Profesjonalny pokaz mody
Kolejny dzień w Mielnie również nie rozpieszczał uczestników marzących o karierze modeli. Wszyscy zostali dobrani w pary, a ich zadaniem była jak najlepsza prezentacja na wybiegu. Oczywiście organizatorzy pokazu mody zadbali o to, aby przed sceną pojawiła się publiczność, a za kulisami pracował sztab profesjonalistów . Niestety, nie wszyscy byli zadowoleni z współpracy z ekspertami. 20-letni gdynianin uznał, że nie odpowiadają mu kostiumy, jakie zostały wybrane dla niego przez stylistę. Stwierdził, że nie zamierza wyglądać jak pajac, a lepsze ubrania ma w swojej torbie. Ostatecznie na wybiegu pojawił się w stroju, który sam zaakceptował. Dostał jednak ostrzeżenie, że na tym etapie programu i swojej kariery nie ma prawa kaprysić i utrudniać swoim zachowaniem pracy innym. A jak wyglądały przygotowania pań? Równie nerwowo. Ciasne szpilki i "znikające" kreacje były na porządku dziennym.
- Stresowałam się zwłaszcza wymianą ubrań. Jedna dziewczyna miała moją suknię, druga moje buty - narzekała jedna z uczestniczek.

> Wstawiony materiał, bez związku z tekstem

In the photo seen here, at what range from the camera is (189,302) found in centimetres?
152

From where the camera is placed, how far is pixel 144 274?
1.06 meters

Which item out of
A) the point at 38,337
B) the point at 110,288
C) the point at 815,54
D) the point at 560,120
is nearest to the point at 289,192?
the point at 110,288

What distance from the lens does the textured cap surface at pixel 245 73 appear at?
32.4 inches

Mimo że ostateczny pokaz nie przypominał rewii Victoria's Secret, to jurorom udało się wyłonić zwycięzcę. Został nim Michał Baryza. Uczestnik i jedna wybrana przez niego osoba (kolega Alan) w nagrodę spędzili nocleg w luksusowym apartamencie. Pozostali kandydaci wrócili na plażę.